Audio file formats can get really confusing, really fast. There are a lot of them, with different characteristics, and different qualities, so let’s take a look at them.
We’ll kick things off with the basics – what is an audio file format?
An audio file format is a format that stores digital audio data on your computer. It comes with a bit layout, known as an audio coding format, which can be compressed or uncompressed.
With compression, you have lossy and lossless compression, but we’ll get to those in a minute.
The data contained in the audio file format can be a raw bitstream, but commonly, it’s embedded in an audio data format that has a defined storage layer.
Each audio file you can listen to is stored in one of the many audio file formats – you have WAV, FLAC, MP3, Vorbis, WMA, ALAC, AIFF, PCM, and a lot more.
How does the format impact sound quality?
While a lot of people would think that the sound format itself can in no way impact sound quality, that’s a mistake. To explain this a bit further, let’s take a look at the “flagship” CD audio quality.
When you store audio on a CD, a technique known as Pulse Code Modulation is used, or PCM. With PCM, you have snapshots of the amplitude of an audio waveform, which are measured t regular, specific time intervals.
The CD format has 44,100 such measurements per second, which makes the sample rate 44.1kHz.
Here is where the Nyquist Theorem comes in, which states that a PCM digital audio system’s high-frequency limit must have a sample rate that’s at least double the highest frequency.
Therefore, the 44.1kHz sample rate we just spoke about can theoretically store frequencies that are a touch above 20kHz, which is the upper limit of the best human hearing.
Then, we come to the word length – which is the 16 binary digits used to represent each measurement’s sample. The greater the word length, the greater the dynamic range you can capture.
For example, audio CDs use a 16-bit word length, which gets you a theoretical signal-to-noise ratio of 93dB. Each increase of around 9dB equates to a perceived doubling of the volume.

— Set problem A —
In the audio formats article, how many measurements per second does the CD format take?
— Set problem B —
Could you carry on the audio formats article from the point where it stops?

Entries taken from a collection
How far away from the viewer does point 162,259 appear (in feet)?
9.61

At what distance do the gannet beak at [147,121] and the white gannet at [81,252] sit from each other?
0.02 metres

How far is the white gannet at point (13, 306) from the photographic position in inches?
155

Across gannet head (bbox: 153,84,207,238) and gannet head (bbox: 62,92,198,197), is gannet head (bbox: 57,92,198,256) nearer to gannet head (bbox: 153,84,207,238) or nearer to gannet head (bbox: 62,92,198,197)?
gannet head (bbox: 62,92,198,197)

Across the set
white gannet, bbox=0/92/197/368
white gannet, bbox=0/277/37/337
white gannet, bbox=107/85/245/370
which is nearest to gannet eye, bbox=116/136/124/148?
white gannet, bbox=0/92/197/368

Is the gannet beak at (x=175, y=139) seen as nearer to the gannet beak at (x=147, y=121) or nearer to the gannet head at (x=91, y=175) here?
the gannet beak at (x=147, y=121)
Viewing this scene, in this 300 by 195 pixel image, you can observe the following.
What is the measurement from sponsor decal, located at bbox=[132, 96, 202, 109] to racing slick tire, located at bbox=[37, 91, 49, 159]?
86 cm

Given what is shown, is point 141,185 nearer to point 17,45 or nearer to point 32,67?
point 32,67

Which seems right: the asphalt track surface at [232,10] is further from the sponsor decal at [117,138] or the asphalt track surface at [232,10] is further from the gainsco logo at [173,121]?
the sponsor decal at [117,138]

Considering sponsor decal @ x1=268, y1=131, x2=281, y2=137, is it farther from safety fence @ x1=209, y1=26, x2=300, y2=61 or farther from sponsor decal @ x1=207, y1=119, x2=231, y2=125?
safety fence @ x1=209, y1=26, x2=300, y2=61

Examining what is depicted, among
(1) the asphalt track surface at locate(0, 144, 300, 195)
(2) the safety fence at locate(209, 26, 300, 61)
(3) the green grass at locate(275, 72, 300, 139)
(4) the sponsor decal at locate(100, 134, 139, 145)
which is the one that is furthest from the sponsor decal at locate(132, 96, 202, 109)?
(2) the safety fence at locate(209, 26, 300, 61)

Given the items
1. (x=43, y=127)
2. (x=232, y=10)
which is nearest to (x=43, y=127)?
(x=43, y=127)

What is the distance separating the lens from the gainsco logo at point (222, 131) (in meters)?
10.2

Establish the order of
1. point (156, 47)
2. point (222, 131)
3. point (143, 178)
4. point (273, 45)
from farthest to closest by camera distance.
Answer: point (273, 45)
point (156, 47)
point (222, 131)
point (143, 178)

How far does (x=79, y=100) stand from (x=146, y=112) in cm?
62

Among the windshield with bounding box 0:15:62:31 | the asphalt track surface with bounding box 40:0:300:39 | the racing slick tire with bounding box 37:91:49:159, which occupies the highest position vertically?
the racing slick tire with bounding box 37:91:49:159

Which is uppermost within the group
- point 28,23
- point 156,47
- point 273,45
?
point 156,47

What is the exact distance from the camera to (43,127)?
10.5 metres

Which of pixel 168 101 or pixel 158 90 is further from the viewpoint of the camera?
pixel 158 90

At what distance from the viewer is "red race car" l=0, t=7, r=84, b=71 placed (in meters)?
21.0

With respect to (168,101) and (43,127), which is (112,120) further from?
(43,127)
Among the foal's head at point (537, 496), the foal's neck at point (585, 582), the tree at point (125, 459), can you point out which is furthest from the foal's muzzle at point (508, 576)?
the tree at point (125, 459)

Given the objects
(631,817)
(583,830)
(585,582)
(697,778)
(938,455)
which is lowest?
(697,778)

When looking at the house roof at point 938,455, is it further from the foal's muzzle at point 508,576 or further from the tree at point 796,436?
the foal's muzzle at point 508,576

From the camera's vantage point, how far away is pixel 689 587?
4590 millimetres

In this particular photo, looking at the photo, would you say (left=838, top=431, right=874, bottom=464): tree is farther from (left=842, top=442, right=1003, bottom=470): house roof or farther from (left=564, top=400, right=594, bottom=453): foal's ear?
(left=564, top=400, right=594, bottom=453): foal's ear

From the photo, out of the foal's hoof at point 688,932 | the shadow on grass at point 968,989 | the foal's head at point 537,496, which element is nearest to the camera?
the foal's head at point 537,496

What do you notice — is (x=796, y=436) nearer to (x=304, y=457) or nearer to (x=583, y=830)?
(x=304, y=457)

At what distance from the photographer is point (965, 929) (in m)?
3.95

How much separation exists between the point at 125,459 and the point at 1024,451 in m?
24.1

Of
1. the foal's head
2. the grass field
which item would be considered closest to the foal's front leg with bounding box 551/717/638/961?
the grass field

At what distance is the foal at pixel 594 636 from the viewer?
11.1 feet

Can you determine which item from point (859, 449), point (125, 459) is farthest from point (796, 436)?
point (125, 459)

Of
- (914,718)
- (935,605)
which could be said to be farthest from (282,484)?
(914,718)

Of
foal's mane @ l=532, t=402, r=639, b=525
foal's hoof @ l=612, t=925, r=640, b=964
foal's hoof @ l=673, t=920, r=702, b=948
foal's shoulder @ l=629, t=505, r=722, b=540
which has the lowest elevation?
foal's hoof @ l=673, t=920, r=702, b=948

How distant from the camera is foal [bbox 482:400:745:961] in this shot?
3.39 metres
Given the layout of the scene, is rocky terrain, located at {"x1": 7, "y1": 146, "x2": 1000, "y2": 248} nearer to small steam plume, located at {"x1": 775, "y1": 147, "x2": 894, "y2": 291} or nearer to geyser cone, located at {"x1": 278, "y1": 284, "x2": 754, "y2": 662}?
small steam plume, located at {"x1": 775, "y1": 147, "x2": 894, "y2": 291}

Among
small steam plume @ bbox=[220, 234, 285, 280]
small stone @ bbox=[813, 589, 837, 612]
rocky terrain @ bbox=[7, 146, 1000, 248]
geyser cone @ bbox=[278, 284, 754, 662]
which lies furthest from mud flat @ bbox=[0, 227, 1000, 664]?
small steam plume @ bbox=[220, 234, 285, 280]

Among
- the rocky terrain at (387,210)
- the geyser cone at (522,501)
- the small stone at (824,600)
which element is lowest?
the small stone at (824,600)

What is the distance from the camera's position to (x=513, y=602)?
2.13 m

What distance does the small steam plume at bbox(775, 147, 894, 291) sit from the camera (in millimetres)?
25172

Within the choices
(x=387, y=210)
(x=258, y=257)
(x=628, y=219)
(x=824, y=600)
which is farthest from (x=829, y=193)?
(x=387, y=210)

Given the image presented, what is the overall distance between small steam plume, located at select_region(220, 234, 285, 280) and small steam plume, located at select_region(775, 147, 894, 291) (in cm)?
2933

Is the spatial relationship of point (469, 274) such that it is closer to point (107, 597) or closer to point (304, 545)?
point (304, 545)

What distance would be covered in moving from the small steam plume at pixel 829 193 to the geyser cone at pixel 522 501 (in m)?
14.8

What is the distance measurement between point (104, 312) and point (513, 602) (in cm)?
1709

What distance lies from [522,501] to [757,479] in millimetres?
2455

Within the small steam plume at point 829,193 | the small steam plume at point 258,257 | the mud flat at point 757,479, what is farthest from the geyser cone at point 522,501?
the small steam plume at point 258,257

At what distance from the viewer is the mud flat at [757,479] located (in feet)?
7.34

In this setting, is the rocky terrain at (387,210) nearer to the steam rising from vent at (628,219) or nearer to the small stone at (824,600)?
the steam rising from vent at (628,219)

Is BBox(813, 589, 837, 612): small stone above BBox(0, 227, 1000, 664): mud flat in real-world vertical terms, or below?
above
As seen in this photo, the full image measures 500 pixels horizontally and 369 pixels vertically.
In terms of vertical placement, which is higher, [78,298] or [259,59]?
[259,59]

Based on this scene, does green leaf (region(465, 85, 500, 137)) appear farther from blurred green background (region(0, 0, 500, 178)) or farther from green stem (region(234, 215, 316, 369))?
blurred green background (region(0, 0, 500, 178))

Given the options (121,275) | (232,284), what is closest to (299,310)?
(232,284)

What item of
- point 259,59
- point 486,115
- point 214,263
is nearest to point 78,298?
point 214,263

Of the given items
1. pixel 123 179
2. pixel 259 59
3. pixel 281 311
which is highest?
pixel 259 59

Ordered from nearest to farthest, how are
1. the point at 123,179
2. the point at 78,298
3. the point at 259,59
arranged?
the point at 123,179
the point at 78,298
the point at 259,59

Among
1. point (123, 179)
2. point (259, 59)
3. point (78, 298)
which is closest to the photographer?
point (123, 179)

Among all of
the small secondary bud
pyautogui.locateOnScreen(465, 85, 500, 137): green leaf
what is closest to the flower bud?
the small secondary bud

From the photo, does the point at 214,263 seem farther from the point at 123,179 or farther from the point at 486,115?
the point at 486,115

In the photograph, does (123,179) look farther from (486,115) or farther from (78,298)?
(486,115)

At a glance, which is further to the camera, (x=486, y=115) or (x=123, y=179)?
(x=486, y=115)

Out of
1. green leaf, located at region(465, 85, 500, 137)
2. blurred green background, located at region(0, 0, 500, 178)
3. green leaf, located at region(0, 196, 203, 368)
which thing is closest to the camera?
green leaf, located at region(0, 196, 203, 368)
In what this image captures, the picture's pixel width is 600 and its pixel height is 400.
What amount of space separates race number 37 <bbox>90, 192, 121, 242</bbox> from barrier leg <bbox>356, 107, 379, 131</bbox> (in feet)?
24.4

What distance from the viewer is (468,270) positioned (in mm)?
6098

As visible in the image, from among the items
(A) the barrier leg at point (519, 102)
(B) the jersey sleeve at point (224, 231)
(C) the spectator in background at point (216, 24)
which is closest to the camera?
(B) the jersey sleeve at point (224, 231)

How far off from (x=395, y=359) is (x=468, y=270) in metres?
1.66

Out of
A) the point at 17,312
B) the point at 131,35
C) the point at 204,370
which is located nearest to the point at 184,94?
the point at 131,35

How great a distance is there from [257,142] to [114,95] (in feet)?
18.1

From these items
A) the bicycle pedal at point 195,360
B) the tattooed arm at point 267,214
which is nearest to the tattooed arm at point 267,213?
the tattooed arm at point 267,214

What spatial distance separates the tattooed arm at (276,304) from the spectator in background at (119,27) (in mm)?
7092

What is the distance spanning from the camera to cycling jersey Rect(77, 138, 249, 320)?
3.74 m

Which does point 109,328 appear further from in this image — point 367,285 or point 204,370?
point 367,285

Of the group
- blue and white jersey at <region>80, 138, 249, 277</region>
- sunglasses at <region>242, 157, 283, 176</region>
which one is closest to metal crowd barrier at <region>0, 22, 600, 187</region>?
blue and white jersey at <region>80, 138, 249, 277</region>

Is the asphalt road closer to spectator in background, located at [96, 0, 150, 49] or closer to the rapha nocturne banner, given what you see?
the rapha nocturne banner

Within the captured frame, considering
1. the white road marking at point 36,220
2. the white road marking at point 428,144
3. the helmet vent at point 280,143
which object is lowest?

— Expected output A —
44,100 measurements per second.

— Expected output B —
Therefore, even though the dynamic range of CD-quality audio is pretty good, it falls short of the 140dB capability the human ear has.
Just to further put this into context, PCM data, which is a raw, uncompressed format, in professional environments uses 24-bit word lengths, which means you get a theoretical 141dB signal-to-noise ratio and a sample rate of 192kHz.
That PCM data is usually stored as a WAV or AIFF file, two formats we’ll talk about later, but both of them tend to be rather large and they take up a lot of space. And then we also have the other, compressed formats, which can be either lossy or lossless.
The lossy formats, which we will get to in a moment, are perceptual audio encoding formats. Assumptions are made as to what we can and can’t hear, in different contexts, and what we can’t hear is “lost” to reduce the file size.
And that is why lossy formats always come with some level of quality loss because they just don’t have all the information the sound comes with.
Uncompressed vs. lossless vs. lossy audio formats
Since we already covered uncompressed audio file formats and how they work, let’s take a look at how lossless compares to uncompressed, and then we’ll discuss the use of psychoacoustics in lossy audio formats.
As we mentioned, uncompressed audio files tend to be rather large in terms of file size. Compressed lossless audio files are smaller, without losing the sound quality. Why would you do that?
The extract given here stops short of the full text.